-- WHAT TO DO --
(A) Copy the portion of the credit risk excerpt between "As this table" and "20.5% of total nonaccrual loans.", inclusive.
(B) Render as a numbered list the lines of the records from the one containing "What is the" through the end of the records, inclusive, omitting blank lines.

━━ SOURCE TEXT ━━

ITEM 2. Management’s Discussion and Analysis of Financial Condition

and Results of Operations (Continued)

CREDIT RISK (Continued)

 

 

     For Six Months Ended
June 30, 2009
    As of June 30, 2009  
     Net
Charge-offs
   % of Total Net
Charge-offs
    Nonaccrual
Loans
   Nonaccrual
as % of
Loans
 

Commercial, financial, agricultural and other

   $ 9,211    35.17   $ 16,673    20.51

Real estate-construction

     7,695    29.38     44,112    54.27

Real estate-residential

     1,791    6.84     5,265    6.48

Real estate-commercial

     5,478    20.91     15,220    18.72

Loans to individuals

     2,018    7.70     15    0.02
                          

Total loans, net of unearned income

   $ 26,193    100.00   $ 81,285    100.00
                          

As this table illustrates, two categories of loans, Real estate – construction and Commercial, financial, agricultural and other, represent a significant portion of the net charge-offs and nonaccrual loans as of and for the six months ended June 30, 2009. Real estate – construction loans, which represent only 10.5% of total loans, were 29.4% of net charge-offs and 54.3% of total nonaccrual loans. Commercial, financial, agricultural and other loans were 27.2% of total loans, 35.2% of net charge-offs and 20.5% of total nonaccrual loans.

━━━
━━ DATA FOR THE TASK ━━

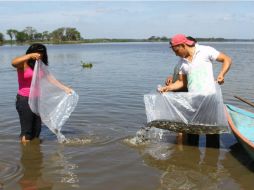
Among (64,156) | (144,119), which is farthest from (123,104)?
(64,156)

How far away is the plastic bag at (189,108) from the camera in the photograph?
6.52 m

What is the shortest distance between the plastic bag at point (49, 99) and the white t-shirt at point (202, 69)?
241cm

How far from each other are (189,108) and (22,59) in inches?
116

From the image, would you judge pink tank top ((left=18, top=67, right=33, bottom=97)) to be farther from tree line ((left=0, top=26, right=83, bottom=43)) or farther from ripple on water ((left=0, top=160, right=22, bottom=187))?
tree line ((left=0, top=26, right=83, bottom=43))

━━━

-- RESPONSES BY TASK --
(A)
As this table illustrates, two categories of loans, Real estate – construction and Commercial, financial, agricultural and other, represent a significant portion of the net charge-offs and nonaccrual loans as of and for the six months ended June 30, 2009. Real estate – construction loans, which represent only 10.5% of total loans, were 29.4% of net charge-offs and 54.3% of total nonaccrual loans. Commercial, financial, agricultural and other loans were 27.2% of total loans, 35.2% of net charge-offs and 20.5% of total nonaccrual loans.

(B)
1. What is the shortest distance between the plastic bag at point (49, 99) and the white t-shirt at point (202, 69)?
2. 241cm
3. How far from each other are (189,108) and (22,59) in inches?
4. 116
5. From the image, would you judge pink tank top ((left=18, top=67, right=33, bottom=97)) to be farther from tree line ((left=0, top=26, right=83, bottom=43)) or farther from ripple on water ((left=0, top=160, right=22, bottom=187))?
6. tree line ((left=0, top=26, right=83, bottom=43))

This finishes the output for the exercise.